**Record set:**
--------------------

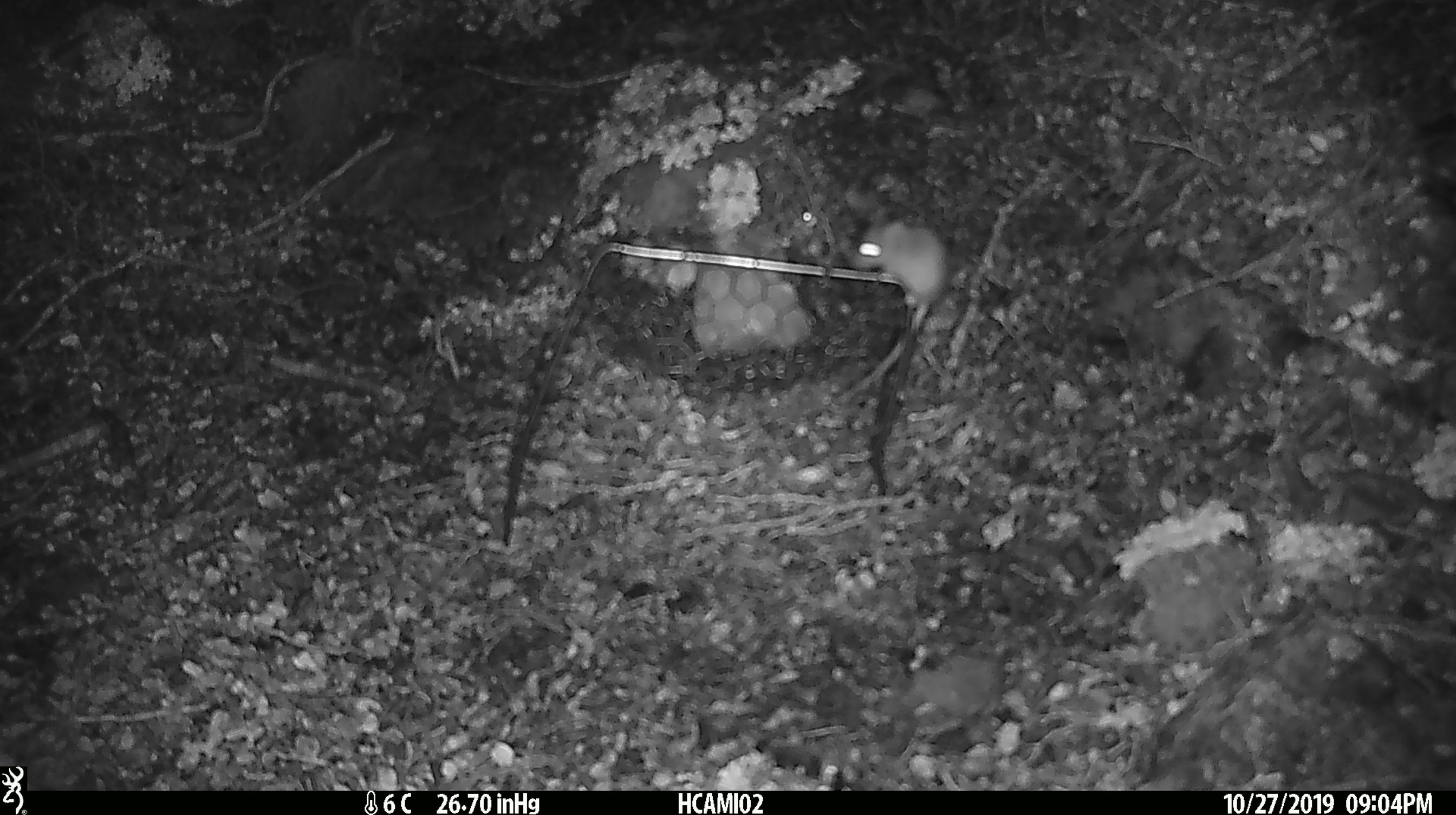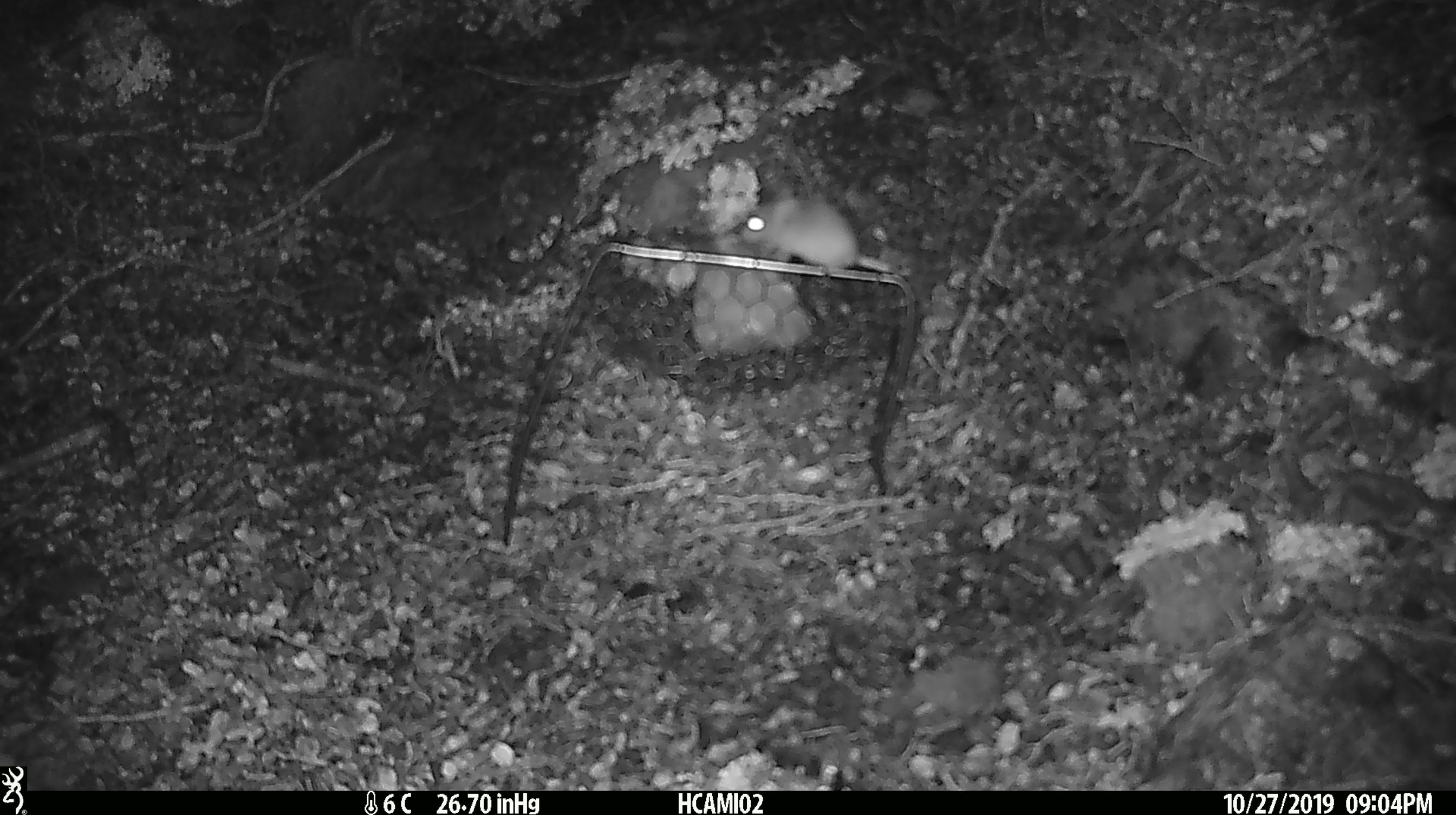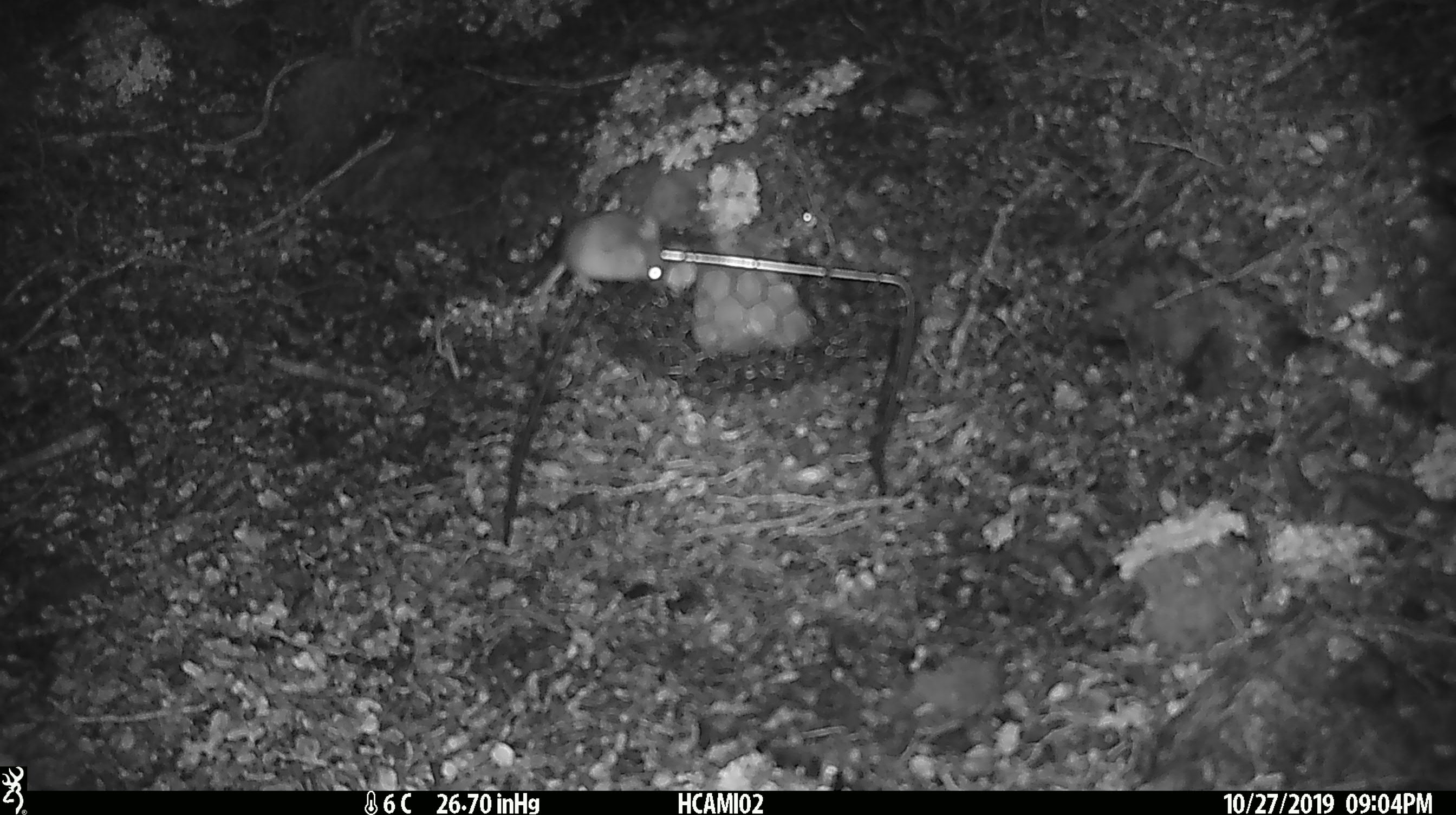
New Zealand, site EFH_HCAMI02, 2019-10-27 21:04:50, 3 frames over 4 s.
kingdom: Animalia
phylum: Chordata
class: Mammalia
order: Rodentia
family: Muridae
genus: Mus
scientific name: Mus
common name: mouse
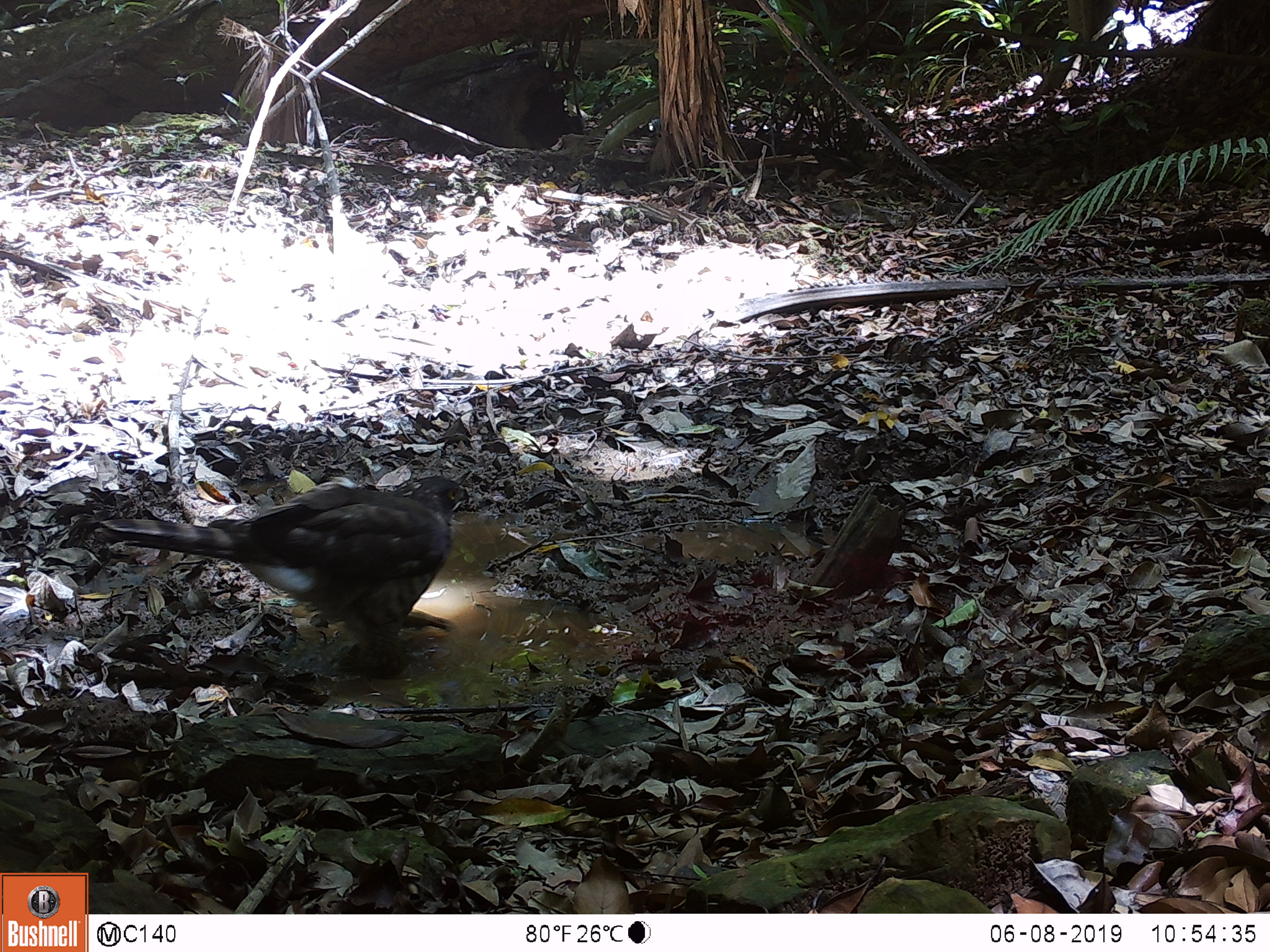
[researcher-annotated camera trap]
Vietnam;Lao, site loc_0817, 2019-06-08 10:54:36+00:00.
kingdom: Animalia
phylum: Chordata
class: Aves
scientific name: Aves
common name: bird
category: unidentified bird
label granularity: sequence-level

--------------------

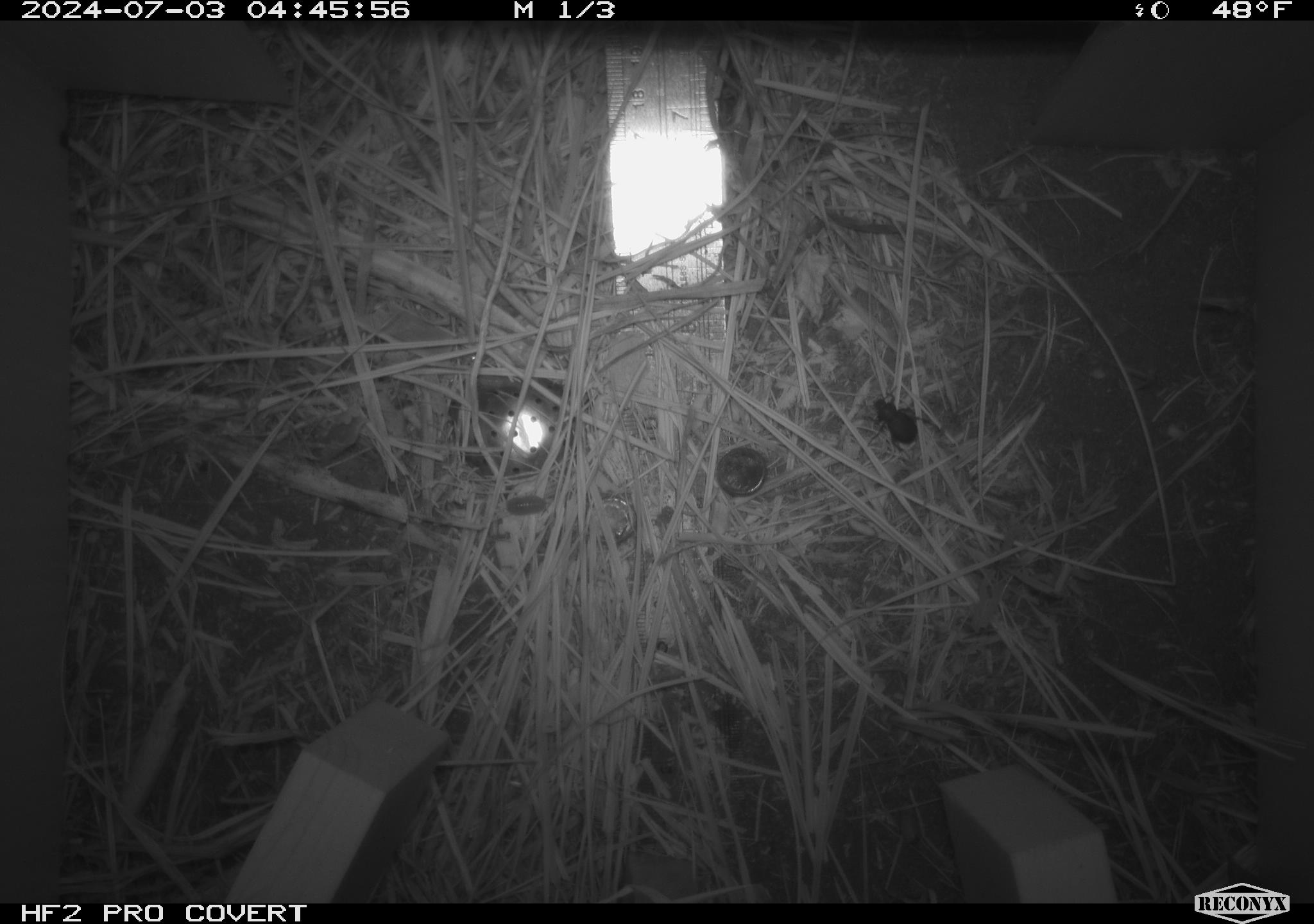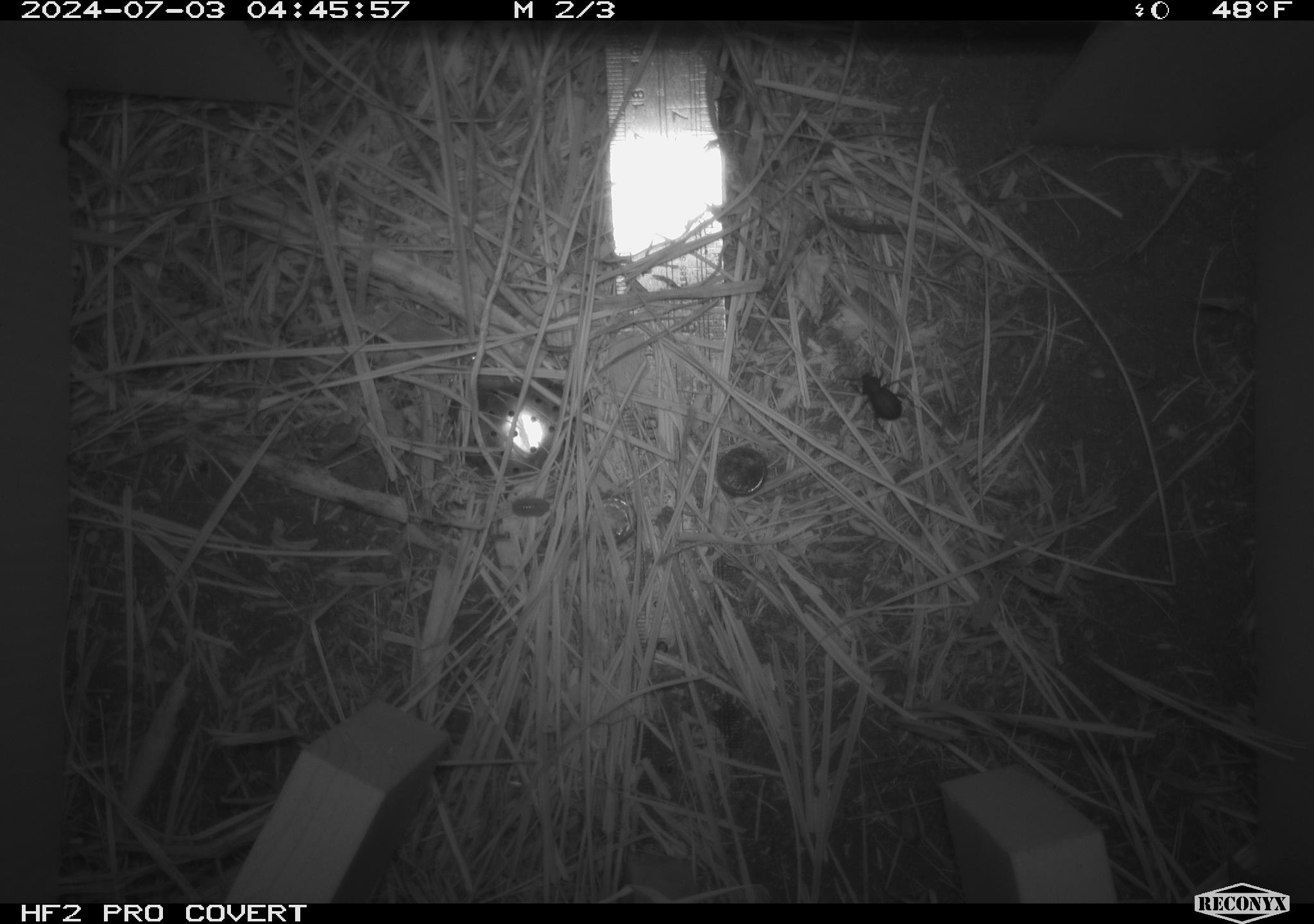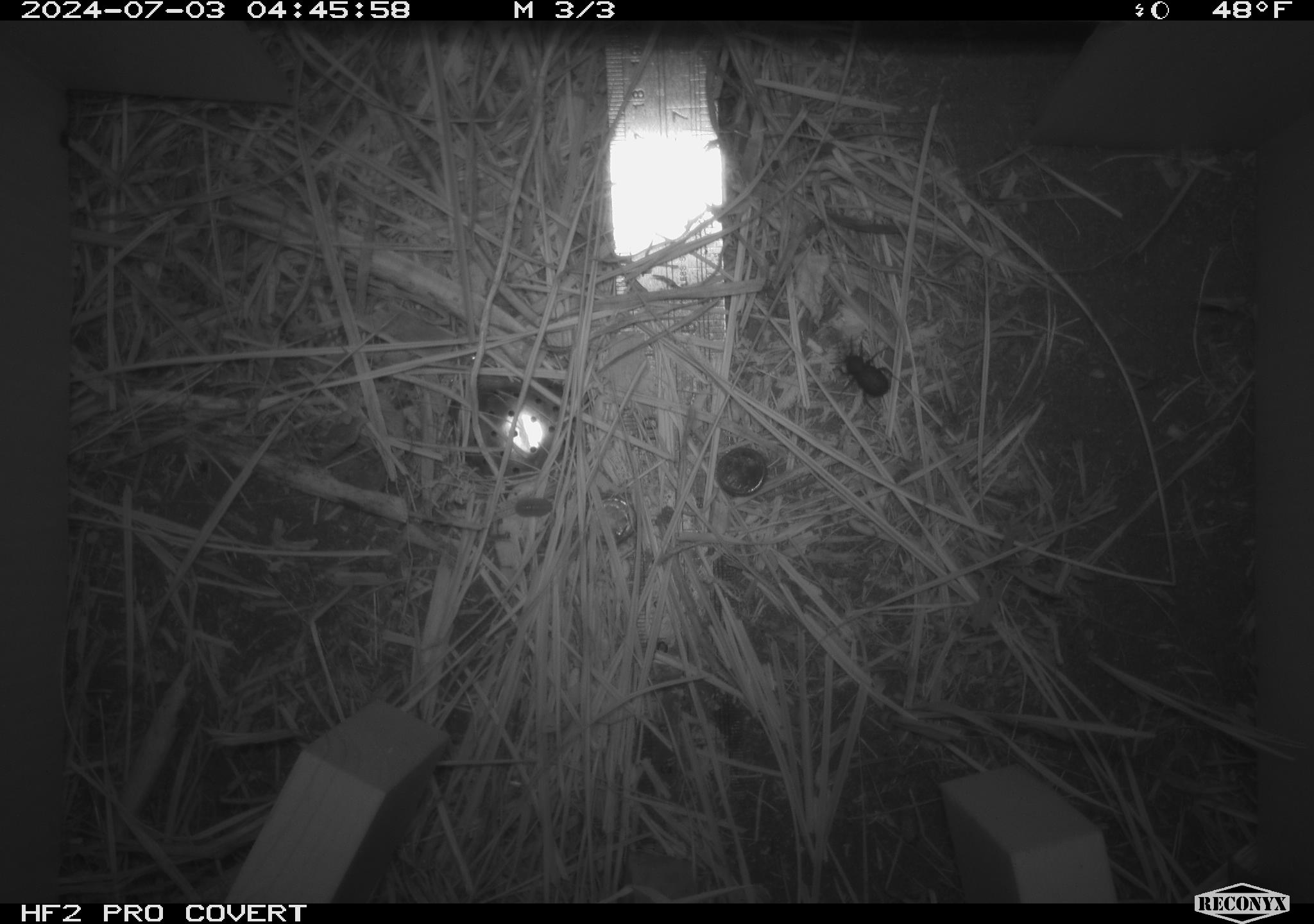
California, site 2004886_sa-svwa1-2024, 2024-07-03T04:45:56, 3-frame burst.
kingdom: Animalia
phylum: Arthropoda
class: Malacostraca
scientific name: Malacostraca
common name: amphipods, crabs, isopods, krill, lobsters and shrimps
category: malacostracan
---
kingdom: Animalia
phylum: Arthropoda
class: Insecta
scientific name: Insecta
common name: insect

--------------------

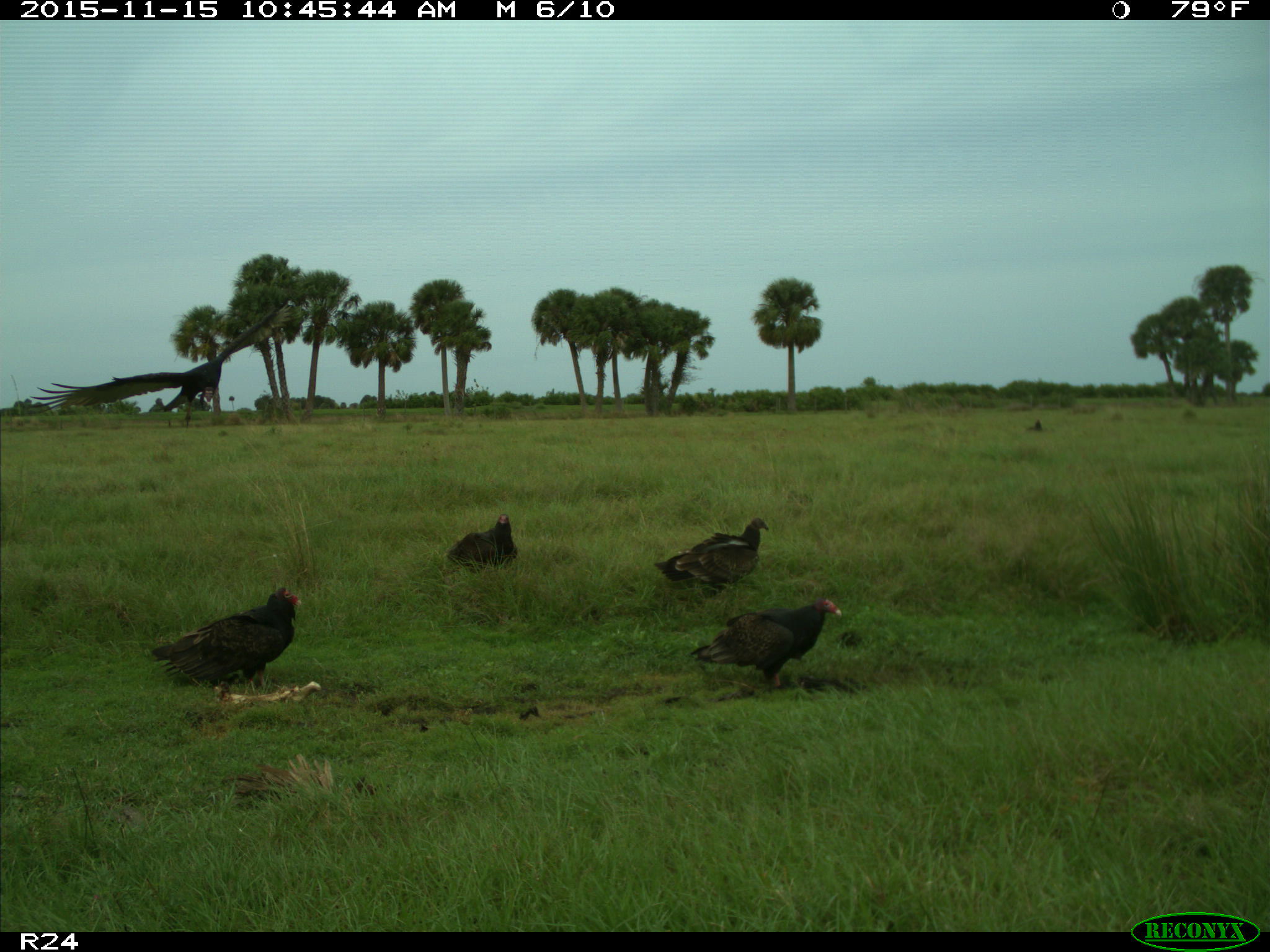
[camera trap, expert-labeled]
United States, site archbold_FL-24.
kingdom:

--------------------

**Your goal:** Return every line of the records in which the word "trap" is found.

**Task answer:**
[researcher-annotated camera trap]
[camera trap, expert-labeled]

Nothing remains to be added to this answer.